The development of the Handalan continued when DRB-HICOM able to improved the truck performance and replaced some of the Japanese-made components with locally made components thus easier for the user for the maintenance.

Handalan trucks are developed in several versions namely Handalan I, Handalan II and Handalan III where each version received its owned upgrade and improvement based on latest needs.

==Variants==
===Handalan I===
First variant of the truck. Powered by Isuzu 6HE1 diesel engine with 180 hp with 5-speed manual transmission and configured for a 4x4. Then production stopped in 2003 and was replaced by the new Handalan II.

===Handalan II===
Updated model with more powerful engine that generates 195 hp. The manual transmission also replaced with 4-speed automatic gearbox.
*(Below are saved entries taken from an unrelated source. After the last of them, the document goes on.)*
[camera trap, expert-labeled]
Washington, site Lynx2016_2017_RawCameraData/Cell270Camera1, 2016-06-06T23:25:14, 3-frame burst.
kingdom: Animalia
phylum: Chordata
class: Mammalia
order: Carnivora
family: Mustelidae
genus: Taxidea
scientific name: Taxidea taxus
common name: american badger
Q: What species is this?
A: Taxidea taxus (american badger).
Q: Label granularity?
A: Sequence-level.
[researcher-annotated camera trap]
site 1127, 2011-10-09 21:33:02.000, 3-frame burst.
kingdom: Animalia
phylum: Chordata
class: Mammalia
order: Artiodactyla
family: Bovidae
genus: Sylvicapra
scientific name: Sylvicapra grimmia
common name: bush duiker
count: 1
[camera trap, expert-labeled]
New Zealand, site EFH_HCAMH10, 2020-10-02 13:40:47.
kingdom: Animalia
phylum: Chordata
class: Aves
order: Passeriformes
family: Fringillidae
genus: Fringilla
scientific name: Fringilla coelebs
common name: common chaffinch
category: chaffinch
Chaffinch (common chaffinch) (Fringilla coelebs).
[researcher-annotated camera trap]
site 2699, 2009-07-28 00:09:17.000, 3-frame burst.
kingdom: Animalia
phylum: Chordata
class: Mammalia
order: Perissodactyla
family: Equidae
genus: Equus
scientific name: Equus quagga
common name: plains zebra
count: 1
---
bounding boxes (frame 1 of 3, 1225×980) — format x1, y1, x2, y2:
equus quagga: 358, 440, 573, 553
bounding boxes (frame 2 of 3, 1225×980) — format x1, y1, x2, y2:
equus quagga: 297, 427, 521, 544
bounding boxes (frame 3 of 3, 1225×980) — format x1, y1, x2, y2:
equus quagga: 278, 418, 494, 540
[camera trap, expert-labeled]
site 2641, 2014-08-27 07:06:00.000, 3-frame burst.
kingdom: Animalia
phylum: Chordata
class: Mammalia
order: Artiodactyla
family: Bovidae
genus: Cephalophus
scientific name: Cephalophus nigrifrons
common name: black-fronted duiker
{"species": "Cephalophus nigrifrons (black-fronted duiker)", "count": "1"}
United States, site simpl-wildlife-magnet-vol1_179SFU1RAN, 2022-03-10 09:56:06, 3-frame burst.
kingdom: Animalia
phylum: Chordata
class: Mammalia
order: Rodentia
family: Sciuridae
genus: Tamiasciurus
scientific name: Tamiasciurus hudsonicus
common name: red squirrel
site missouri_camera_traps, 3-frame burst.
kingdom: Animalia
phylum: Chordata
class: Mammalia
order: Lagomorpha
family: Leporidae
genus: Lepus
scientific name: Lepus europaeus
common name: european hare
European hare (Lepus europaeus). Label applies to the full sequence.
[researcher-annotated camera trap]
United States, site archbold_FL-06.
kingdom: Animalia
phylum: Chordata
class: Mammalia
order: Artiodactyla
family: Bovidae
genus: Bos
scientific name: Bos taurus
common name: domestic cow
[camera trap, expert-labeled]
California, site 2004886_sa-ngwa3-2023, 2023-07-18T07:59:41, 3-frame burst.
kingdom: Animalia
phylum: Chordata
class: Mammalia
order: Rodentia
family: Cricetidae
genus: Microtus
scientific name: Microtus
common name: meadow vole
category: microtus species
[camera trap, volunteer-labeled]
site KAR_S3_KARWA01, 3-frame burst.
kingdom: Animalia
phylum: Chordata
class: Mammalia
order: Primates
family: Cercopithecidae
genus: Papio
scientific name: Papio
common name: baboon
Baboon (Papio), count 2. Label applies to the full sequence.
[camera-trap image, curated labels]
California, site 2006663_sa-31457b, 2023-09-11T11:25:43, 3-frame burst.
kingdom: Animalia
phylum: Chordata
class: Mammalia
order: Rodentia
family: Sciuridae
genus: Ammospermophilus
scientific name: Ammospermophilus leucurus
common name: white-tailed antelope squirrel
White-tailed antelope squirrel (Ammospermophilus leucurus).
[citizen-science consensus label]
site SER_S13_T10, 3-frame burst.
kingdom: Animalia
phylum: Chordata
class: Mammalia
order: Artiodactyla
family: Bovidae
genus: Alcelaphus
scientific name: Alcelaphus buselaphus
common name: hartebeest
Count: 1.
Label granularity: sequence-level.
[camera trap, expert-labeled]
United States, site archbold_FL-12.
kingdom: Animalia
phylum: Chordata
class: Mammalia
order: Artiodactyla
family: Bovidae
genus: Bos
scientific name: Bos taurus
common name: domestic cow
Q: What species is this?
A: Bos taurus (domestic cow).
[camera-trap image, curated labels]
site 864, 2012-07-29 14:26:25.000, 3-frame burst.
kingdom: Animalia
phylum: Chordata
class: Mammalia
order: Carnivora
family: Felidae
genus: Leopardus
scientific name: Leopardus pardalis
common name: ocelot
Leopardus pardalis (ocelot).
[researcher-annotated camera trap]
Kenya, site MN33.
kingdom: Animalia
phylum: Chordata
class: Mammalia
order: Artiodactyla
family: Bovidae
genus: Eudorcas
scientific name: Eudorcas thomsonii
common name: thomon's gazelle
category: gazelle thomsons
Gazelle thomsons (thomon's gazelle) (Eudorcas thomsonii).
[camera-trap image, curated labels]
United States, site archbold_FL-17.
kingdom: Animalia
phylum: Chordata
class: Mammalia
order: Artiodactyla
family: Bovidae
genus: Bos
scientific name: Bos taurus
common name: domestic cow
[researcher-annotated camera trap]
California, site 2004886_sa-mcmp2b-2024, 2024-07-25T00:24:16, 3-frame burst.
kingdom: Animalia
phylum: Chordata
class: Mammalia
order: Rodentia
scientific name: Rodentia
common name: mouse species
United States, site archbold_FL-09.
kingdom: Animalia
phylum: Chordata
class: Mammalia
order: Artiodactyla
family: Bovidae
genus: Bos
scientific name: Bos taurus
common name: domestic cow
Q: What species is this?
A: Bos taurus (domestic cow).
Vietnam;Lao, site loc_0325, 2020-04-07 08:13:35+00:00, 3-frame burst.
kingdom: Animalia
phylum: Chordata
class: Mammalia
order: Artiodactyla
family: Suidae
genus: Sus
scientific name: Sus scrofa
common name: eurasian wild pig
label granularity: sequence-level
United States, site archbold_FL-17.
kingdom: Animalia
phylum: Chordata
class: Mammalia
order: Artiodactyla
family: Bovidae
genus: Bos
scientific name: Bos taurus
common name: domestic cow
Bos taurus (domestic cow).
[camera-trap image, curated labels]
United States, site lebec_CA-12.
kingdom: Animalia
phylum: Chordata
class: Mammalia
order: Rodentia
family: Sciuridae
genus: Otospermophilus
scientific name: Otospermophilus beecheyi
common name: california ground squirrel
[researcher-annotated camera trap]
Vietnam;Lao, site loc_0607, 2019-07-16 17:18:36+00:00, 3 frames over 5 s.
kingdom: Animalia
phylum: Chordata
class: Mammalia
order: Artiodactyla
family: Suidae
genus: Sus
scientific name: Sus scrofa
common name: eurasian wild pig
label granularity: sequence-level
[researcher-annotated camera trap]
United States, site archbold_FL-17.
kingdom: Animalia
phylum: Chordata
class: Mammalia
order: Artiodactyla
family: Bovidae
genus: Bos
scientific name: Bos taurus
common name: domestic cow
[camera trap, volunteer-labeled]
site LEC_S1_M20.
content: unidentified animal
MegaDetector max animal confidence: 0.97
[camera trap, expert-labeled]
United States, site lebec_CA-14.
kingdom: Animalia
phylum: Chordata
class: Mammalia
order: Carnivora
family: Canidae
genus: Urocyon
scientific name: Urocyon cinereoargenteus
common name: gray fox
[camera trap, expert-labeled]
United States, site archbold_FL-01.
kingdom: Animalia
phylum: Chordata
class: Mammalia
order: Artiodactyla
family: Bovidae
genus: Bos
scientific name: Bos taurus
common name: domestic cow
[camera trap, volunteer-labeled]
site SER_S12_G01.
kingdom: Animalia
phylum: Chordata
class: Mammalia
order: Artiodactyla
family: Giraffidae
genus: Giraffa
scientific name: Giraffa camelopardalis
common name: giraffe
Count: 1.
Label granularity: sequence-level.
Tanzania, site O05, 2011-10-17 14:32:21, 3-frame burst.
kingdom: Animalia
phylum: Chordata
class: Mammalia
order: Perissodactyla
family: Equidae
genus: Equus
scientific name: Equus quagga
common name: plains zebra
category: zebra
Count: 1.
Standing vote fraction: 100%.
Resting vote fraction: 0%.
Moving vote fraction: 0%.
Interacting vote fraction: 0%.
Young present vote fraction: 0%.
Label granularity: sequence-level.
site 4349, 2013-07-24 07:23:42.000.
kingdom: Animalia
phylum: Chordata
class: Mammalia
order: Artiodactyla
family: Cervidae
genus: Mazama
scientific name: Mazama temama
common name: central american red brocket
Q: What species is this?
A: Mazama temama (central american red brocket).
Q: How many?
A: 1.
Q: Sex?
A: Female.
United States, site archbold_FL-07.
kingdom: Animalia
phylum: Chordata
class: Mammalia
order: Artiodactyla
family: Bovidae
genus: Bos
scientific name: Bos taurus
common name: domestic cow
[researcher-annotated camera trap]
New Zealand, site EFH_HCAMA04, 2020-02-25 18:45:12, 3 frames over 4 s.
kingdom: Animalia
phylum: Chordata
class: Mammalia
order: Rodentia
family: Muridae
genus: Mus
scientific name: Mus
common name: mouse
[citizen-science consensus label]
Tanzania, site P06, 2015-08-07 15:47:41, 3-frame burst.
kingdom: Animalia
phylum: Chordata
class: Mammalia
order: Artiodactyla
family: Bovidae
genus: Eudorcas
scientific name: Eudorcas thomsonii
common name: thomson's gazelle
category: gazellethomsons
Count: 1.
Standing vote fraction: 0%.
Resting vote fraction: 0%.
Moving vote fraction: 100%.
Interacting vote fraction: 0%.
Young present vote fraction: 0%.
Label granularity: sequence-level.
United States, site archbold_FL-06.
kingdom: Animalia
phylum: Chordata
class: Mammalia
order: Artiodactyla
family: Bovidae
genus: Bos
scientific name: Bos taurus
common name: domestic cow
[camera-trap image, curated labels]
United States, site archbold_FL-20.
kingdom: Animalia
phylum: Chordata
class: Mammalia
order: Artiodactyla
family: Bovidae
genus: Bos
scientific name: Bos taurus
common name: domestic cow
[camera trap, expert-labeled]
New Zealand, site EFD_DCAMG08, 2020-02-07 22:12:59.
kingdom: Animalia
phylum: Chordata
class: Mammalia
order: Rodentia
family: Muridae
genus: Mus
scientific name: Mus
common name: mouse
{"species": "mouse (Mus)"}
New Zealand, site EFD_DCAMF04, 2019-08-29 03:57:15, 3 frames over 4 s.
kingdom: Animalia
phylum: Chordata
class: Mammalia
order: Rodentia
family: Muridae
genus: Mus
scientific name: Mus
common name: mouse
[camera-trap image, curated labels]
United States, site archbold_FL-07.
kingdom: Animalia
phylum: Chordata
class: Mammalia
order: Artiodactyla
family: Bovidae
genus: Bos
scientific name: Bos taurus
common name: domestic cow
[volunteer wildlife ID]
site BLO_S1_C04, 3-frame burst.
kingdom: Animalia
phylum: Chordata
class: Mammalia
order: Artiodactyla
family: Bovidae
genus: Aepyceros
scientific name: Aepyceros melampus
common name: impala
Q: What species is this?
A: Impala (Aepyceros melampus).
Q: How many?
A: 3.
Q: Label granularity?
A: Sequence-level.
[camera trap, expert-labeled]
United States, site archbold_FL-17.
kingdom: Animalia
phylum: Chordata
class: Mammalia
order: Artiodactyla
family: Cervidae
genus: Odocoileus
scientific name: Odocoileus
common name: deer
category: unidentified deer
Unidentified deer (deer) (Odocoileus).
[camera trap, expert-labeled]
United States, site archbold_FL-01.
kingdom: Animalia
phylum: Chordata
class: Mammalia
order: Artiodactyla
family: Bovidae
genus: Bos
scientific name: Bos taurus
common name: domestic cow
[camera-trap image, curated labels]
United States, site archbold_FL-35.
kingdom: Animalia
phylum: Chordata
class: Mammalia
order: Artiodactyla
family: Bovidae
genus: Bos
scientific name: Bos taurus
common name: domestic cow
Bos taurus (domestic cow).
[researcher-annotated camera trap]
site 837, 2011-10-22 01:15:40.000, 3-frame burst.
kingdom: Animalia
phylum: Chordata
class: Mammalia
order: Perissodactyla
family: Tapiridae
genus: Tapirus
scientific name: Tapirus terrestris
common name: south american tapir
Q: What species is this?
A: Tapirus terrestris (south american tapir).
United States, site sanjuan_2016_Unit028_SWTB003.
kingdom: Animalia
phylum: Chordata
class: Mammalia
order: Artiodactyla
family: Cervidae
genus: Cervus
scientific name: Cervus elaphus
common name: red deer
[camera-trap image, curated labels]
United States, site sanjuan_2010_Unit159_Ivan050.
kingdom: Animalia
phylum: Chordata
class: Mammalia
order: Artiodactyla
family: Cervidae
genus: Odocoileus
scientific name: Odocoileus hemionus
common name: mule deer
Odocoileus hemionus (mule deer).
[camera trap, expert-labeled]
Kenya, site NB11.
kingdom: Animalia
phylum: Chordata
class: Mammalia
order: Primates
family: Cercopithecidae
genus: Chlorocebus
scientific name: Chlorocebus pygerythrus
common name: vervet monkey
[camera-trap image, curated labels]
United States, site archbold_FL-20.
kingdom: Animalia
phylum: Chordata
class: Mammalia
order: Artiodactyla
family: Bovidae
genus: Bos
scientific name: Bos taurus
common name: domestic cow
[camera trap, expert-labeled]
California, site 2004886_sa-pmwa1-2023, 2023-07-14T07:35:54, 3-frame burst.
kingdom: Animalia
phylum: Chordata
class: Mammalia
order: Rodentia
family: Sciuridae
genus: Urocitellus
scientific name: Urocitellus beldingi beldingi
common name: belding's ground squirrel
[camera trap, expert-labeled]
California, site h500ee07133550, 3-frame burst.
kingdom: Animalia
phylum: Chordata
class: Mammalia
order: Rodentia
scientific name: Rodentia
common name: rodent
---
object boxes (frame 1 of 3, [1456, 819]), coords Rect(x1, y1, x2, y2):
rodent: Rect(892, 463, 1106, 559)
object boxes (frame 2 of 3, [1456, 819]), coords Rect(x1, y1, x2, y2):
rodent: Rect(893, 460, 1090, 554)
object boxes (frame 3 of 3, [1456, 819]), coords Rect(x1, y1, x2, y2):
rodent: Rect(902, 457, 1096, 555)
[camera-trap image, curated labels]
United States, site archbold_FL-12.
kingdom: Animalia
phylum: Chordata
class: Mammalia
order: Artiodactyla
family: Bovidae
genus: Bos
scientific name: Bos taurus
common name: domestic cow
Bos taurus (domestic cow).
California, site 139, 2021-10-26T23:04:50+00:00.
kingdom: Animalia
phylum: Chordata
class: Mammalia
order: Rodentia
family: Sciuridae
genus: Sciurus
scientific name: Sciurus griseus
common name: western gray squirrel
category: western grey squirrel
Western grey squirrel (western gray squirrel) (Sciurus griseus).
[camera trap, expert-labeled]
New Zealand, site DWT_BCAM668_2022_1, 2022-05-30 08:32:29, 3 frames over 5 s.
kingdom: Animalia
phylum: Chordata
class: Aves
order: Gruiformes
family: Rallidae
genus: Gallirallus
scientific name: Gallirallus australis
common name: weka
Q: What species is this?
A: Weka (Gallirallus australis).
Handalan II can carry up to 4,800 kg on the road and 3,000 over rough terrain. The other improvement of the Handalan II includes Allison 2500 SP fully automatic transmission and optional equipment offered including automatic chassis grease system, vehicle monitoring system and heavy duty type winch system (5,400 kg).

===Handalan III===
A third generation of Handalan truck revealed in 2012. The truck uses Tata diesel engines that generate more powerful 230 hp.

==Operators==
- Australia :
  - Royal Australian Air Force - 6 uses in RMAF Butterworth.
- Brunei :
  - Royal Brunei Land Forces - 115 in service.
- Malaysia :
  - Malaysian Army - 2,674 in service.
  - Royal Malaysian Navy
  - Royal Malaysian Air Force
  - Royal Malaysia Police
  - Johor Military Forces
- Timor-Leste :
  - Timor-Leste Defence Force - 9 in service.